The Sligo landscape in which this film is set is dominated by a huge square, squat hill (I think it’s Mount Knockarea), its former towering heights now crumbled, and its flat top surrounded by a ruin of fallen rock.    Is this a deliberate visual reference to the state of the Church in Ireland?   It still dominates the landscape, but its former glory has decayed, its moral power is diminished.  Its current priests live in its shadow, and too many of its victims still live in darkness. 

At the start of the film I assumed that this was to be the story of Father James’ Calvary, but by the end we see that most of the film’s characters are carrying their own heavy crosses.   They are hurt and angry.  Calvary is concerned with anger, its roots and effects,  particularly people’s anger at the Church that allowed so much abuse to happen and then go unacknowledged, unpunished and often unapologized for.   Calvary is concerned with the way the past sins of the abusing priests have distorted their victims lives and still impact on those around them.    And these sins are not only those committed in Ireland.   The historical cruelty of Christian missionaries in Africa is also referenced.     This is a film about anger, but it is not an angry film.  Its last, wordless, scene is surely about forgiveness.   It ends literally on a grace note.

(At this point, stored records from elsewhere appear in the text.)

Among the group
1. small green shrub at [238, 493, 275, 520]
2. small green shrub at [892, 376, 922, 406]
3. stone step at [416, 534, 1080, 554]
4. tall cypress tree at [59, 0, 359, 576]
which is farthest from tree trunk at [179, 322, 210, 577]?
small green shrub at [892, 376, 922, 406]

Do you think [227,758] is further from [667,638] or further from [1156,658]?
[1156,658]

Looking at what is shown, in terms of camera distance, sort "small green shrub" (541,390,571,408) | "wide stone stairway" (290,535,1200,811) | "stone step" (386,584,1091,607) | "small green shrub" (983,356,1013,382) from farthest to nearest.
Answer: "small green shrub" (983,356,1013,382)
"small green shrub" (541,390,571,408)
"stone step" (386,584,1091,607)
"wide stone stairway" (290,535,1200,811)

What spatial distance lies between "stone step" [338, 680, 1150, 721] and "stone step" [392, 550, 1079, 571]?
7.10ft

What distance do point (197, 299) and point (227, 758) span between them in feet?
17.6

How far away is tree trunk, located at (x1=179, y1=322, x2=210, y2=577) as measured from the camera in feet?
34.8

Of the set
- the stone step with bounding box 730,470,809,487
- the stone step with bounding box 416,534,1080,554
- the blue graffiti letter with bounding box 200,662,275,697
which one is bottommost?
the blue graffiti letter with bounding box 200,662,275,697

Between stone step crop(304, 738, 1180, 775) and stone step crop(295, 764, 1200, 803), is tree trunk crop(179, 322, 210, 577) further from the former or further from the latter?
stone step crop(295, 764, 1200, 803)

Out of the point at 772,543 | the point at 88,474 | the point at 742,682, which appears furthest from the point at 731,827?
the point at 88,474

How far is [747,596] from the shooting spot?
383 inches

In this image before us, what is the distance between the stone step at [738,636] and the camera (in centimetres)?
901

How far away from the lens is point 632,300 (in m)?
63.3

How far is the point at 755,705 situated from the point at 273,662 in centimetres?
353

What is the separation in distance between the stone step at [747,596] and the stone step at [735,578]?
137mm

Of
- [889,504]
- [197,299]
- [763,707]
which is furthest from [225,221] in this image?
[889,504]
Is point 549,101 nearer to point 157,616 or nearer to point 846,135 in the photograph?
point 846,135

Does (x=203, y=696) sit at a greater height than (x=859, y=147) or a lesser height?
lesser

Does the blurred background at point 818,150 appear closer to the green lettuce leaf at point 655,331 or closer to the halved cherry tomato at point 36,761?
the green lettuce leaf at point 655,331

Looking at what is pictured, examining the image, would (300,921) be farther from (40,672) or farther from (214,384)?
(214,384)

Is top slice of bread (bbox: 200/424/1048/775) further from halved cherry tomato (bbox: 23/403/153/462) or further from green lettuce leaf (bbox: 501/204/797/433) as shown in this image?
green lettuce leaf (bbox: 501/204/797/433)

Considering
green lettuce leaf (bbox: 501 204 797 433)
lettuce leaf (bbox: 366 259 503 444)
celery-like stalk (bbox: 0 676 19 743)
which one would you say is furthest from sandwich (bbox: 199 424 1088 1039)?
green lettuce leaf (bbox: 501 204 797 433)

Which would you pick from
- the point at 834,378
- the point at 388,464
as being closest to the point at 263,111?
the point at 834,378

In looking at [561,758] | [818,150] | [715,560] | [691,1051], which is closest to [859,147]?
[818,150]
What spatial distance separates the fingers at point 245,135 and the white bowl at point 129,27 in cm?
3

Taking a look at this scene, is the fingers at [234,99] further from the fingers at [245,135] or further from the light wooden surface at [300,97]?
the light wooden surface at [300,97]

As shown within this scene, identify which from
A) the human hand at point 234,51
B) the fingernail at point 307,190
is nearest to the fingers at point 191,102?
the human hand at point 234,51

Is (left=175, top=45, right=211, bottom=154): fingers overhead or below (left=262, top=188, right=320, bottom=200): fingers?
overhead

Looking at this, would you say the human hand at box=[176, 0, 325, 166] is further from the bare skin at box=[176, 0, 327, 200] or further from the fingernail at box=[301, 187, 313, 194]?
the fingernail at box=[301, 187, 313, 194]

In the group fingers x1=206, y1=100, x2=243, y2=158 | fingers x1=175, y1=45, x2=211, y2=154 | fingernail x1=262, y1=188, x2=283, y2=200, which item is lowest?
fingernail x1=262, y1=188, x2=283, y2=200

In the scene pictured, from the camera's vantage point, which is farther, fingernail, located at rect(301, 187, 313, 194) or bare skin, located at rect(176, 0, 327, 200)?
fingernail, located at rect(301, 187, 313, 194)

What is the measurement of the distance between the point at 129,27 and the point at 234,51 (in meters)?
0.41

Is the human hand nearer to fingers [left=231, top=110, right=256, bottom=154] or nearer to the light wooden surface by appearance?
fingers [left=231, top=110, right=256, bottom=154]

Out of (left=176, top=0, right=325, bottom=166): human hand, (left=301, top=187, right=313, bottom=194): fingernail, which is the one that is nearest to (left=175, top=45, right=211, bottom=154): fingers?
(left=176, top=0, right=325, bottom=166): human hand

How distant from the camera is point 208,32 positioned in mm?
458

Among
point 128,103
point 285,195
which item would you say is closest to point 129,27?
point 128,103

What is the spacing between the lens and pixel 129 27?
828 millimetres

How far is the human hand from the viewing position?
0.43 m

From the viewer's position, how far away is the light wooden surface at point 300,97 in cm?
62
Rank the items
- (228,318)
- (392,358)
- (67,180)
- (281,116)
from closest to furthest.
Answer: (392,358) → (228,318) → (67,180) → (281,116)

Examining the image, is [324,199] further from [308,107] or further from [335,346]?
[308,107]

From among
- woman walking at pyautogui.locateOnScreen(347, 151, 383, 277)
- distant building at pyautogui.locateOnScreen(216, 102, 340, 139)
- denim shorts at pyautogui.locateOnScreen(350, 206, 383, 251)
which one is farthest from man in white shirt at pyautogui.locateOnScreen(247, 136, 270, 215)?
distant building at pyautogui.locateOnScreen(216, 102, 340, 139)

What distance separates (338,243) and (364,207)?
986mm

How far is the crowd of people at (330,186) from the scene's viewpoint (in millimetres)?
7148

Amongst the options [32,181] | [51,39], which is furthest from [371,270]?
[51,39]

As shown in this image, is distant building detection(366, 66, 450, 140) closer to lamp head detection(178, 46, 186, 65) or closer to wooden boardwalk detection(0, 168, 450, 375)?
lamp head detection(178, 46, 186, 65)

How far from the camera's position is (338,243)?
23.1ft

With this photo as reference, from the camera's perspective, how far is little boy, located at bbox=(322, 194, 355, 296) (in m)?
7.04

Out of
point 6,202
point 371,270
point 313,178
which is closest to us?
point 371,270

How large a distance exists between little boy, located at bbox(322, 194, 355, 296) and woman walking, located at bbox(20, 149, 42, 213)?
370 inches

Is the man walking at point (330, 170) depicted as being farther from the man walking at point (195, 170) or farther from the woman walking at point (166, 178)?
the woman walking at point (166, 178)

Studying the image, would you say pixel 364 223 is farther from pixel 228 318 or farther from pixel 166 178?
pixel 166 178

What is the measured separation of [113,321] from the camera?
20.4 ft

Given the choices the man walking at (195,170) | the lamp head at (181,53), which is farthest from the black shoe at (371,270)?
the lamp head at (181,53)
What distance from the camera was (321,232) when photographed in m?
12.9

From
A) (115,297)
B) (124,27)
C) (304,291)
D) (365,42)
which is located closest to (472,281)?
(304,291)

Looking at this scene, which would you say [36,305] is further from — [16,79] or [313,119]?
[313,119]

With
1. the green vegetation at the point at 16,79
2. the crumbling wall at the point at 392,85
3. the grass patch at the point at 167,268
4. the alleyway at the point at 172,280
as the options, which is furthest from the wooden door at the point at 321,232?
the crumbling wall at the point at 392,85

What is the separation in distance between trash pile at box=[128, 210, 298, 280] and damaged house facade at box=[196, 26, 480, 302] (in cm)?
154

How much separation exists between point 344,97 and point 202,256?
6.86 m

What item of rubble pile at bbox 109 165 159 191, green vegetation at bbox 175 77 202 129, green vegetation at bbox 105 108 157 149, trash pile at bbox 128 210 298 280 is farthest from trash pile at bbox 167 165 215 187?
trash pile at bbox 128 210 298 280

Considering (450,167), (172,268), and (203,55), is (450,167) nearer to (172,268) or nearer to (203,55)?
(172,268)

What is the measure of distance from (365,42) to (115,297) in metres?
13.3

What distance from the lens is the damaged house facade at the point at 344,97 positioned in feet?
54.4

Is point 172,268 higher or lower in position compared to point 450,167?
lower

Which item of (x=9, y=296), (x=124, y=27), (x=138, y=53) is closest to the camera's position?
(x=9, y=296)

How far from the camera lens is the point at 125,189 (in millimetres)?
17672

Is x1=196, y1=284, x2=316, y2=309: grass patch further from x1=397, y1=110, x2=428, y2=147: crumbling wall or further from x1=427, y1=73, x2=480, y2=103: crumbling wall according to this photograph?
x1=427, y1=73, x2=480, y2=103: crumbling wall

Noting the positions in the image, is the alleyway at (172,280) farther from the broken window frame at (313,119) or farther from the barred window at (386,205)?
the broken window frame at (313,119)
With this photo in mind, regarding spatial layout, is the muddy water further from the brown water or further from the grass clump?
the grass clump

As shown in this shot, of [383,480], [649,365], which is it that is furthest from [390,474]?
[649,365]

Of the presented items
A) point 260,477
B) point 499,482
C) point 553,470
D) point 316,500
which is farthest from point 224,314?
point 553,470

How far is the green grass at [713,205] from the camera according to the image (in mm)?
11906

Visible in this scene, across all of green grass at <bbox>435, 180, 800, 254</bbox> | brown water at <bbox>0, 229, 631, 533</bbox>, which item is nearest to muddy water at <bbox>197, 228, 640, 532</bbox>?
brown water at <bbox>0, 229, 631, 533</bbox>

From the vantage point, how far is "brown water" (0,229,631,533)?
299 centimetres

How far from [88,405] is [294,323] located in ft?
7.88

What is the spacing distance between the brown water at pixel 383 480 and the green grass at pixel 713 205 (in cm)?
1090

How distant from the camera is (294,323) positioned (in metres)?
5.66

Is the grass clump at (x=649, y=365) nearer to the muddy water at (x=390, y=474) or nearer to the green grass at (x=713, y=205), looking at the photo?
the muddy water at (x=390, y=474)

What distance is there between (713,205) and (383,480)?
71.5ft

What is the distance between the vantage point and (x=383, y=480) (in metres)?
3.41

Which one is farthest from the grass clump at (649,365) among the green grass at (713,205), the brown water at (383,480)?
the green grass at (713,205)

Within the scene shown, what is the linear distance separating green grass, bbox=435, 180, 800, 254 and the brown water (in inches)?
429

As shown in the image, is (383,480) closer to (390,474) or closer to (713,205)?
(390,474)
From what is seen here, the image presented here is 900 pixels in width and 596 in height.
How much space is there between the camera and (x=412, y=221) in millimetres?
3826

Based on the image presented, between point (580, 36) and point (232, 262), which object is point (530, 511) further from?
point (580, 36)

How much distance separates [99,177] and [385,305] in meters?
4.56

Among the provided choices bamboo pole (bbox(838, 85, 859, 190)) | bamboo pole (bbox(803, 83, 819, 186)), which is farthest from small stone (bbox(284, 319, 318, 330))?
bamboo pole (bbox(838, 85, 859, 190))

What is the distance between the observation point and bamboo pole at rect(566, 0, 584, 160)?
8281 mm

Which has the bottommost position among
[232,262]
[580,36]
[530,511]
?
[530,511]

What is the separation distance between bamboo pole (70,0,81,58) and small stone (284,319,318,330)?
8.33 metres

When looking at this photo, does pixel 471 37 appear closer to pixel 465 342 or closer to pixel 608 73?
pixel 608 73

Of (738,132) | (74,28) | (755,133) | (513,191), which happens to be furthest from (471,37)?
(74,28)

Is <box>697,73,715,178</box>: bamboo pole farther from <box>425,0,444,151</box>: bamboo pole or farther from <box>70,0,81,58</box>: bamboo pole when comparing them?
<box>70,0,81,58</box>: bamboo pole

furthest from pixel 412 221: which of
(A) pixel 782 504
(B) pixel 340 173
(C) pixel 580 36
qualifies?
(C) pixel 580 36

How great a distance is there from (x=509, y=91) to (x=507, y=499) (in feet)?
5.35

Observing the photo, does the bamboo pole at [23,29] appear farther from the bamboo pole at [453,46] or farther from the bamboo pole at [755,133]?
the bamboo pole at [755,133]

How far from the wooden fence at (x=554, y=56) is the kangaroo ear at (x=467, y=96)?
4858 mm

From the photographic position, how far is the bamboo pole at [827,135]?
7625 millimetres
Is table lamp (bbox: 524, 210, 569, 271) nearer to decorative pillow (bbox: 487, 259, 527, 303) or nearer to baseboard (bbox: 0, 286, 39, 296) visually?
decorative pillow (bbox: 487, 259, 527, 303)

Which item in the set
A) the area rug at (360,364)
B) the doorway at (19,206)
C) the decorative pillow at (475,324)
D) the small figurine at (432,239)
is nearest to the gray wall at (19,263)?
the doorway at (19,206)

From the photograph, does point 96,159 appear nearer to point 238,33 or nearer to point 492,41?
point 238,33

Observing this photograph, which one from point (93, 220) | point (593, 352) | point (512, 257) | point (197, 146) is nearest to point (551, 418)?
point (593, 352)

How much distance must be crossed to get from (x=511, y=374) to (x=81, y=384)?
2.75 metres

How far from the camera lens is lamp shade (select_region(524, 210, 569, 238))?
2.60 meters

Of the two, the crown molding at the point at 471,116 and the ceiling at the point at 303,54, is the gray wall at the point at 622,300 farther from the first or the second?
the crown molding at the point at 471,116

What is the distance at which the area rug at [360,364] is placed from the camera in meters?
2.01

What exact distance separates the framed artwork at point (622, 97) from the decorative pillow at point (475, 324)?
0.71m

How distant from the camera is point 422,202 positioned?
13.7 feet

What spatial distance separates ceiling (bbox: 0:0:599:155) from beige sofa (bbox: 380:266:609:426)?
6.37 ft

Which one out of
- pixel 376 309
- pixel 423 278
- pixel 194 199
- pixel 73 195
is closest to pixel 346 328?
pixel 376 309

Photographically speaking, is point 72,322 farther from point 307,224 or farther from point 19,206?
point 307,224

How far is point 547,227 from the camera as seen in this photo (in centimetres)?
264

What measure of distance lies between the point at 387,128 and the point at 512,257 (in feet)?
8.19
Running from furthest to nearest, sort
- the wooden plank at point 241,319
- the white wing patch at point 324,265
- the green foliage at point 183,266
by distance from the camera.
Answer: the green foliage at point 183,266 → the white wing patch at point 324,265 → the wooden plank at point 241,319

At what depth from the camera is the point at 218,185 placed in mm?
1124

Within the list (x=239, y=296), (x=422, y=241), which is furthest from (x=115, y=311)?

We saw some of the cast in The Garde, including Pat Shortt, Gary Lyndon and the diminutive Michael Og Lane.    In Calvary we also see how Chris O’Dowd can play straight.   Domhnall Gleeson (Brendan’s son)  plays a cameo, and I did not recognize him - even though I enjoyed his work in True Grit,  Anne Karenina and About Time.  This was   not because he was heavily made up, he was not.  He simply played his character so convincingly I didn’t look past the ‘persona’.

Kelly Reilly, who I last saw as Mrs. Watson in the two Guy Ritchie Sherlock Holmes Movies, plays Father James’s daughter (his wife, her mother, died before he was ordained).    Hers is a quiet, understated, yet crucial performance.  

Dylan Moran plays a less convincingly written character, representing the financiers who’s criminally irresponsible behavior brought about the ruin of the Southern Irish economy, and yet walked away unpunished.    Unpunished, but not content.  At one point he pisses on a painting.  It is  Hans Holbein’s The Ambassadors, with its famous anamorphic skull.   He is trying to impress the priest with his indifference to his own wealth.   The priest is unimpressed,  but the painting itself is a reminder, amidst the pomp and power of the political world, of our common mortality. 

Some other characters are emblematic, and McDonagh acknowledges this himself within the film.   One of them, Dr Frank Harte, tells us he is ‘the atheistic Doctor, it’s a clichéd role.’

Calvary is a serious film, unflinching yet essentially humane.   It pulls no punches in order to make its point, and maybe it tries to land too many of them.   But it is held together by the strength of Brendan Gleeson’s central performance, one of the most convincing portrayals of a priest I have seen on screen.    I also admire Mr. Gleeson’s commitment to Irish cinema.     He has played in many big budget movies, including Braveheart, Michael Collins, Lake Placid, Mission Impossible  II, AI, Gangs of New York, Troy, and The Kingdom of Heaven, Harry Potter.    He could so easily become Hollywood’s Irishman of choice, but he keeps a home on Galway Bay, and his presence and considerable gifts have made movies such as The General, The Butcher Boy, In Bruges The Garde and Calvary successes.

Xan Brooks recently wrote in The Guardian, that Gleeson “plays God’s servant as a recovering alcoholic with an impossible task, variously fuelled by rage, reason and sadness.  Here, at least, is a Christ we can relate to” and  “How refreshing it is, in the wake of Darren Aronofsky’s lumbering, self important Noah, to see a spiritual saga that is smart enough to take route the less traveled, the low road to glory.  Calvary touches greatness.  It crawls clear through the slime and comes out looking holy.”

I could not say it better myself, so I wont try.